Der Unterschied leigt nur bei den Bremshebeln. Die HS11 hat 16mm Geberkolben; die HS33 glaube 14mm Geberkolben. Ich hab bei mir nen Coda Scheibenbremshebel dran mit nem 11mm Geberkolben und dadurch 50% mehr Leistung.


----------



## snake999acid (14. März 2006)

nicht nur, dass sie schwächer ist... auch die bremshebel unterscheiden sich (enormst) ^^
sind bei der HS11 eher "billig" (ebenfalls plastik wie julie und co.
und wer damit schon erfahrung hat weiß, die brechen leicht)
sehen auch net so gut aus  
Tipp:
www.magura.de
solltest die auch mal die specs. anschaun.

jedoch wie der poster vor mir schon gesagt hat, müll ist se net, also lässt sich schon fahren


----------



## Scr4t (14. März 2006)

ich kann jetzt zur HS11 nichts sagen, da ich sie noch nicht gefahren bin.

aber habe schon oft(leider) die erfahrung gemacht, das es sich lohnt gleich von beginn an etwas mehr auszugeben, anstelle dann doppelt zu zahlen...


----------



## wired.erb (14. März 2006)

danke schonmal fuer die antworten. kann ich denn einen beliebigen hydraulik-bremshebel mit der hs11 kombinieren?


----------



## Raimund-Aut (14. März 2006)

Du kannst jeden HS33 Hebel mit einer HS11 kombinieren und bekommst so automatisch eine HS33. Das Dumme ist nur, das Hebel allein noch teurer sind.
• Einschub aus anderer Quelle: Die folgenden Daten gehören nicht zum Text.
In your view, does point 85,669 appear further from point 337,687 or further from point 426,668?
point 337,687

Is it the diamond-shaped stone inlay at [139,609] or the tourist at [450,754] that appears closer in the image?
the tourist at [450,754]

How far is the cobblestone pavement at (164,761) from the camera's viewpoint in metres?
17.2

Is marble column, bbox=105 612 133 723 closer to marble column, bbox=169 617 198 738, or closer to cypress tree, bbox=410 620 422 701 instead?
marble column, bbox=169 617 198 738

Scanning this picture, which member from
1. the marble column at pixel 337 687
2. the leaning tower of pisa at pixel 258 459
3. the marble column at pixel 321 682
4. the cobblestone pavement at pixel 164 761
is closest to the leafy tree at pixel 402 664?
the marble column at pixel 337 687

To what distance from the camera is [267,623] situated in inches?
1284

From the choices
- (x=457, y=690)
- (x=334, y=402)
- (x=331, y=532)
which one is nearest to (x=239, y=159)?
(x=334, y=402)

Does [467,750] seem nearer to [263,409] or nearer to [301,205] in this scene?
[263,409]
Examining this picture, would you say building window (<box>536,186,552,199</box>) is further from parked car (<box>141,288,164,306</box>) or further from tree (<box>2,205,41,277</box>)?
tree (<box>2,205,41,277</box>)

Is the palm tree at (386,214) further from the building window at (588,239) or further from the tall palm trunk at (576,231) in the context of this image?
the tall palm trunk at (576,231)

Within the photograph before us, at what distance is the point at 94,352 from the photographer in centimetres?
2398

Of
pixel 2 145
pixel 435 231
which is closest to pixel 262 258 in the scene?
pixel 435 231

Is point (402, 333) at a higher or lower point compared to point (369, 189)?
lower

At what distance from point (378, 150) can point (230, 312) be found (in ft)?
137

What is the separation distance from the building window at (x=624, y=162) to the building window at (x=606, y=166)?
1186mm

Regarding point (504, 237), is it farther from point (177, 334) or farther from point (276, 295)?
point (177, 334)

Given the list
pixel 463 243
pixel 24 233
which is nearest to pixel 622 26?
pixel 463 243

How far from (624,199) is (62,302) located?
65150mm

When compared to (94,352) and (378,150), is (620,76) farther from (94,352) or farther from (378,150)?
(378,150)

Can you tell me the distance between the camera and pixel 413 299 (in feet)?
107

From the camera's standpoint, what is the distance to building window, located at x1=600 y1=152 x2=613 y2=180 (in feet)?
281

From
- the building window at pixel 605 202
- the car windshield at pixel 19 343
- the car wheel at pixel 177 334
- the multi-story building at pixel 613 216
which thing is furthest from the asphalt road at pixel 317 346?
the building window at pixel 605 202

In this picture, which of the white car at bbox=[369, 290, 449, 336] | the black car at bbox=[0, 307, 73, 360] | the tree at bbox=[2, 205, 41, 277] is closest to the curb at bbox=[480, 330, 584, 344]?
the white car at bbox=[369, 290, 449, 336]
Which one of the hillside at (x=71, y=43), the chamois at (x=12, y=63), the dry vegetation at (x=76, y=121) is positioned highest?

Also = Ebay und nach einer günstigen 33er suchen....


----------



## wired.erb (14. März 2006)

und wie schauts mit mechanischen scheibenbremsen aus? gehn die auch?


----------



## Jonny_Menkakow (14. März 2006)

klar, die avid ball bearing 7 sei dir ans herz gelegt.


----------



## snake999acid (14. März 2006)

Raimund-Aut schrieb:
			
		

> Du kannst jeden HS33 Hebel mit einer HS11 kombinieren und bekommst so automatisch eine HS33. Das Dumme ist nur, das Hebel allein noch teurer sind. Also = Ebay und nach einer günstigen 33er suchen....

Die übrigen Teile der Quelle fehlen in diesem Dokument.